SELECTED PASSAGE:
------

Today I had a mtg w/ Cal's staff at school.  I'm really excited about this new school for him.  The staff really seems to know what they are talking about.  It's such a refreshing relief.  Cal is excited to start school tomorrow, also.  I know he's ready to get into a routine.  This summer has been kind of crazy!  Ryne also starts tomorrow (Middle School!), but he's not at all looking forward to going and starting at a new school.  At least he should know some kids.  There are 40 kids on his 6th Grade football team.  I love that football starts before the school year.  It'll be such a great help to his transition.  Even more so this year, than last.  He seems to enjoy football a lot more this year.  I'm really hoping for big things for both of the boys this year.  If they love it, and we feel it's a real positive, it'll be so tough to leave here....  So, I know we'll end up having to suck it up and stay out here.

Speaking of staying out here....  I'm certainly liking it much more out here now, than I ever have.  I've finally got a couple of friends, which helps.  But I also like the little town we are in.  I do wish it were bigger, though.  But it's so much better than where we were.  I'm really hoping we can buy some POS boat next summer, too.  A summer on the river, would make all the difference.  Being on the water is absolutely my favorite thing.  I miss NK's boat, "Lulu."  And of course, I miss Wrangell.  You didn't even have to be on a boat there.  It's so pretty from every direction.  As long as you don't mind sitting on the rocks, you can take that beauty and serenity in anywhere.  I really wish you all could experience it.

------

WRITTEN REQUEST: Write what comes next in the journal entry about the boys starting at new schools and life in the small town, beginning after its final sentence.

Dataset records:

------

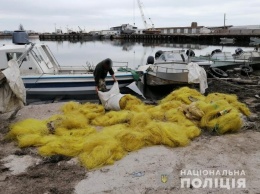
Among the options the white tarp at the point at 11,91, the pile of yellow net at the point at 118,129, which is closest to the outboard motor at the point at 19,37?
the white tarp at the point at 11,91

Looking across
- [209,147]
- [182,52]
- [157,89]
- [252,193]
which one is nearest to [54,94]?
[157,89]

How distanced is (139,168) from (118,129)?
4.76 feet

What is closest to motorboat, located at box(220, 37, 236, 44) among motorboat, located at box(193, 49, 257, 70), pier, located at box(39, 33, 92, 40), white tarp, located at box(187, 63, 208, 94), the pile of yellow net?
pier, located at box(39, 33, 92, 40)

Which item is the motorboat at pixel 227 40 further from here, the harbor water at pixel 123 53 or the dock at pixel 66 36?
the dock at pixel 66 36

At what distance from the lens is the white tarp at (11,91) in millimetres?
6789

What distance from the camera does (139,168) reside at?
15.3 ft

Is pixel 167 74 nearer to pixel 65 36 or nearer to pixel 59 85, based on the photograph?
pixel 59 85

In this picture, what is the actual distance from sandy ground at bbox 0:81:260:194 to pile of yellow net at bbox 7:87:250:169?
0.17 metres

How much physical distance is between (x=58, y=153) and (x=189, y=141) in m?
2.58

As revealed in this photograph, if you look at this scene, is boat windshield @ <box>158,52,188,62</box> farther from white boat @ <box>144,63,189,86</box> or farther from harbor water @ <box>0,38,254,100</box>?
harbor water @ <box>0,38,254,100</box>

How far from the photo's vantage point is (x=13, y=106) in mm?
6996

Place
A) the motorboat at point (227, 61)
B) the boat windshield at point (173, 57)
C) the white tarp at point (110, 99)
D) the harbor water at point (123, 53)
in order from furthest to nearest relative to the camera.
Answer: the harbor water at point (123, 53)
the motorboat at point (227, 61)
the boat windshield at point (173, 57)
the white tarp at point (110, 99)

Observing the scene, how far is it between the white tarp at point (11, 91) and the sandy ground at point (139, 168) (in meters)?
1.31

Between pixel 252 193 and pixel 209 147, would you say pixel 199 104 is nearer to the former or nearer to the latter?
pixel 209 147
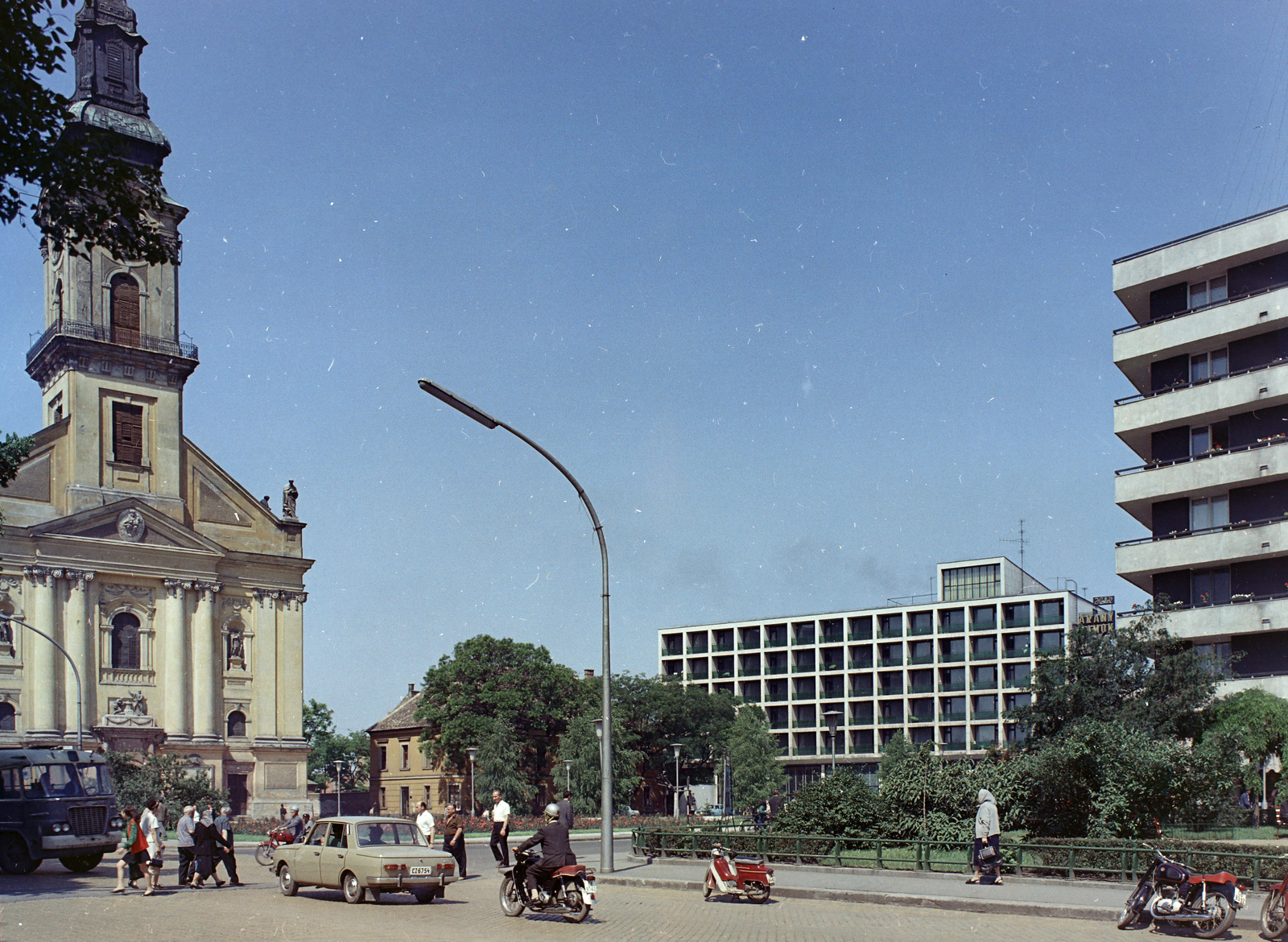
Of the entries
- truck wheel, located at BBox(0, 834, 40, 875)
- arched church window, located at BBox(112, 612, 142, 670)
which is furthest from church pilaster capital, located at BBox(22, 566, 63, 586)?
truck wheel, located at BBox(0, 834, 40, 875)

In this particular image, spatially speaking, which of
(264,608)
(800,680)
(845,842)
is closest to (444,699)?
(264,608)

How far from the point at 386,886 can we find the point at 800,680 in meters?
89.7

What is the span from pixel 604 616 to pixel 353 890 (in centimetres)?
673

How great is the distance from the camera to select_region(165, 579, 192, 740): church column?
62.8 meters

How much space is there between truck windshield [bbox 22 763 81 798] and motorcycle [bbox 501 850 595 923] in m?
13.4

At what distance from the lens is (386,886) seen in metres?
19.0

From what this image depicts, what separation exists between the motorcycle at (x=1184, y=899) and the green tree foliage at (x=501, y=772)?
55.9 meters

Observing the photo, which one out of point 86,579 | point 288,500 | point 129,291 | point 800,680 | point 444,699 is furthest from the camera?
point 800,680

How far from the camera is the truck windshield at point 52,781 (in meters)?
26.1

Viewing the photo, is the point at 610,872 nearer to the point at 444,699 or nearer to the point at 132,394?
the point at 132,394

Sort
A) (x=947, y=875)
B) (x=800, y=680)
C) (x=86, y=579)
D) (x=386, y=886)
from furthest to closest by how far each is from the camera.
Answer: (x=800, y=680) → (x=86, y=579) → (x=947, y=875) → (x=386, y=886)

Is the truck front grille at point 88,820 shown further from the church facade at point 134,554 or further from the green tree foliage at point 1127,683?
the church facade at point 134,554

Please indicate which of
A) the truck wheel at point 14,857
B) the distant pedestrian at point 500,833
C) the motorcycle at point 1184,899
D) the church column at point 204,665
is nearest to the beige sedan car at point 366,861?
the distant pedestrian at point 500,833

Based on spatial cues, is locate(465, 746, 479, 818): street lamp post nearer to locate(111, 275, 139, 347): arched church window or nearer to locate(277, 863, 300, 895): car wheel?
locate(111, 275, 139, 347): arched church window
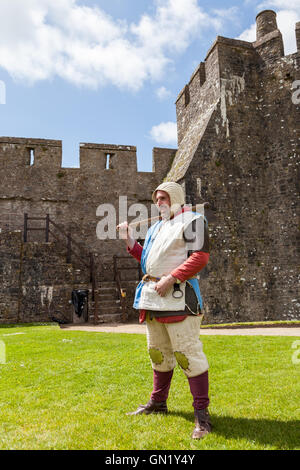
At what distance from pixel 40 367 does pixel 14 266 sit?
7964 mm

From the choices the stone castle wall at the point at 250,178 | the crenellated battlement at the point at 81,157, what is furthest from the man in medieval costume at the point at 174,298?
the crenellated battlement at the point at 81,157

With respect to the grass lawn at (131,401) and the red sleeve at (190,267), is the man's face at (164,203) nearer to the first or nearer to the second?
the red sleeve at (190,267)

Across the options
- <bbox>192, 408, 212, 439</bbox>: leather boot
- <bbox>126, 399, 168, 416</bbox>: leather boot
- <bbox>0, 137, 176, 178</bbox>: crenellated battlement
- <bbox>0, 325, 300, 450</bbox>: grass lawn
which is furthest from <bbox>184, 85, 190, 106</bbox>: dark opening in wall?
<bbox>192, 408, 212, 439</bbox>: leather boot

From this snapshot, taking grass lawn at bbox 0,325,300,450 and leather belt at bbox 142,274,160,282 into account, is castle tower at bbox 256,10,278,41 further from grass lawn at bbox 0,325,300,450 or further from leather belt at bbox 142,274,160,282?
leather belt at bbox 142,274,160,282

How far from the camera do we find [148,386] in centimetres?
373

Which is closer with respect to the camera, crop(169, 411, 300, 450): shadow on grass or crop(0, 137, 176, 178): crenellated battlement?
crop(169, 411, 300, 450): shadow on grass

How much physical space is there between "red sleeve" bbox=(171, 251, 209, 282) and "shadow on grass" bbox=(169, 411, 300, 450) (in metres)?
1.14

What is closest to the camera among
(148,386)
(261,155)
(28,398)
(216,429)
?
(216,429)

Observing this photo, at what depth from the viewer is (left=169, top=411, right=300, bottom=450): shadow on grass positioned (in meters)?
2.34

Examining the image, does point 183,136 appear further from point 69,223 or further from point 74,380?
point 74,380

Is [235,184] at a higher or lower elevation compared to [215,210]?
higher

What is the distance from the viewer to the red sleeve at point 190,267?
8.93 feet

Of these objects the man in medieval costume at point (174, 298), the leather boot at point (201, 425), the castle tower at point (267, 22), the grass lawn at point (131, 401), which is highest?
the castle tower at point (267, 22)

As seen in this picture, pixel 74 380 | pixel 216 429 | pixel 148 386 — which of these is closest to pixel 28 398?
pixel 74 380
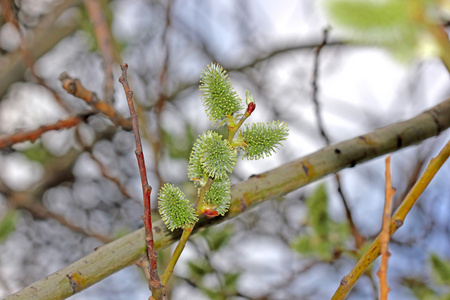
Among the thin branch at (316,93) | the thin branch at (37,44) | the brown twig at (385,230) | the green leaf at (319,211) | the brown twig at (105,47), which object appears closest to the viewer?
the brown twig at (385,230)

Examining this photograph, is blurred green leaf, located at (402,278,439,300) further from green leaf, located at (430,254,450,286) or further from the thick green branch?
the thick green branch

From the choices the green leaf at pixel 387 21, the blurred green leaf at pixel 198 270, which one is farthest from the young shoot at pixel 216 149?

------

THE RESPONSE:
I must admit that my diet has been shit again this week.  No excuse for it.  It just sucks.  It's so nice that I sabotage myself right before my trip.  What a dumb fuck.

Anyway, a new really great  friend sent me the YouTube video for this Gotye song the other day.  It really does have great lyrics.  I'm sure some of you can relate.  It's hard for me to listen to songs about depression, though.  If I'm not in it.  I love to live in denial that it'll never hit me again, and I brought it on myself and won't allow that to happen again, blah, blah, blah.  But fuck.  It's there sometimes, and I absolutely know that when I'm in a funk, noboby can pull me out of it.  It has to come from me, somehow.  And maybe that's what this song is about for me, saving myself.  And the same goes for my new good friend who shared it with me.  She's proud of taking care of herself.  Hope you like it.  And btw.  MOFO.  Gotye is not someone I'd normally find hot, but damn, there's something about that artsy mother fucker.  I've got as list to make before next Friday, and sob, he might make the f'ing thing.  Oh, I'll catch hell for that one!

"Save Me"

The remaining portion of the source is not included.